Tuesday, July 26, 2011

Have To Laugh

Tessie and I had a successful milking yesterday.  That simply means she did not flood the room with milk.  It does not mean I had a clean getaway.  She has taken to holding one hind foot up, poised to tip the bucket.  I can block and hold it with the back of one hand, but that is awkward and makes it difficult to direct the stream from her smallish teats.  Consequently, I squirted milk up my nose, in my armpit, all over my bibbies, on the stand...and some in the bucket.  With a first-time milker, that's considered success.

Tess has taken the separation from Twenty-Two pretty well.  She spends her days with the herd and not hanging around the barn.  She does talk to him across the hall when she comes in at night.  I give her reports on his progress, and let her sniff his scent on the bottle and me to reassure her that he is doing fine.  The novelty has worn off and, though heads are raised, the group does not gang up on me as I go down for feedings.

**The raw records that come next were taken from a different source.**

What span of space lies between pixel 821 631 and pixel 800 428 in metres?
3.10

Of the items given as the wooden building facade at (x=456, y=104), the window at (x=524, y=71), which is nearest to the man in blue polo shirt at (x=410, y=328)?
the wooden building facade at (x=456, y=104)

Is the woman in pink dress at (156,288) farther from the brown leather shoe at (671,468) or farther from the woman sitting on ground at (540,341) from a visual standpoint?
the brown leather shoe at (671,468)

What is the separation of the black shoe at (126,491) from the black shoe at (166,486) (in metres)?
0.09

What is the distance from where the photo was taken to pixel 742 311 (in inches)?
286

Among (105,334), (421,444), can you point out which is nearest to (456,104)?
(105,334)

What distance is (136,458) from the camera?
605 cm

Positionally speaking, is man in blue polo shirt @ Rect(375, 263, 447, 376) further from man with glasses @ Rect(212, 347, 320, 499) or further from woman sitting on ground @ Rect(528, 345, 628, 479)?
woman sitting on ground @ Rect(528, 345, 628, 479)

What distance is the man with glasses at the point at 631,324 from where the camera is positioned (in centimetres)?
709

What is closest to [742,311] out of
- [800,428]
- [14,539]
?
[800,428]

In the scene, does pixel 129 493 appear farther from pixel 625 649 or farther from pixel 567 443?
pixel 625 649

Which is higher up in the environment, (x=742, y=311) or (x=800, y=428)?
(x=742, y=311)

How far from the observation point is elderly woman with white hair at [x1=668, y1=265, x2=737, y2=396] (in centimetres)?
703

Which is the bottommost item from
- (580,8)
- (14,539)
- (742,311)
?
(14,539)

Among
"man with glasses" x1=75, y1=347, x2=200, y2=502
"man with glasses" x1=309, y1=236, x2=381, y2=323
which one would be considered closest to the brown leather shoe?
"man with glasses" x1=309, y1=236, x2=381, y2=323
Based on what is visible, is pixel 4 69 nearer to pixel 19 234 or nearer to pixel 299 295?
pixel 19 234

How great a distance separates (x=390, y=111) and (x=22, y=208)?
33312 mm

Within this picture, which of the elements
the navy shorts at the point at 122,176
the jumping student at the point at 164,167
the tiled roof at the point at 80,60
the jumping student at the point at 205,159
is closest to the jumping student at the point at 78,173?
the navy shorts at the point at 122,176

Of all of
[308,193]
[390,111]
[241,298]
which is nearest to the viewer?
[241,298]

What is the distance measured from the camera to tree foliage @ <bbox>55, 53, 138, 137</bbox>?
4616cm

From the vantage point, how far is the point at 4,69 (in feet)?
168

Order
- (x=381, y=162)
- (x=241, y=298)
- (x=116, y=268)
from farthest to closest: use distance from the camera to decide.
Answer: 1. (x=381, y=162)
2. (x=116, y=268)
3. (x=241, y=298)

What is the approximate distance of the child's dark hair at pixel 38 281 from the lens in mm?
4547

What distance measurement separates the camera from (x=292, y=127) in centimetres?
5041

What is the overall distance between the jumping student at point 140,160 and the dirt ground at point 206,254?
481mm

The barn swallow who spattered the lawn tractor with mud evidently decided that side of the barn was too noisy and abandoned that nest.  What is it they say about real estate?  Location, location, location.  Of the two nests that were started on the hay side of the barn, only one was completed.  I disturb her only once a day when I get the alfalfa for the goats in the morning, and she vacates the premises for that short time.

Pick-me-up Peggy and I continue the nightly chicken round up.  Herding hens one-handed is a bit difficult, but how can I refuse this little girl?  She seems to love the ride-along.  Timing is everything, and life would be so much easier if I could put the chickens to bed after the goats.  It would be darker then and they'd probably go in on their own.  Bessie Anne is the monkey wrench in that plan.  Besides, I'd miss my little black-and-white helper hen's company.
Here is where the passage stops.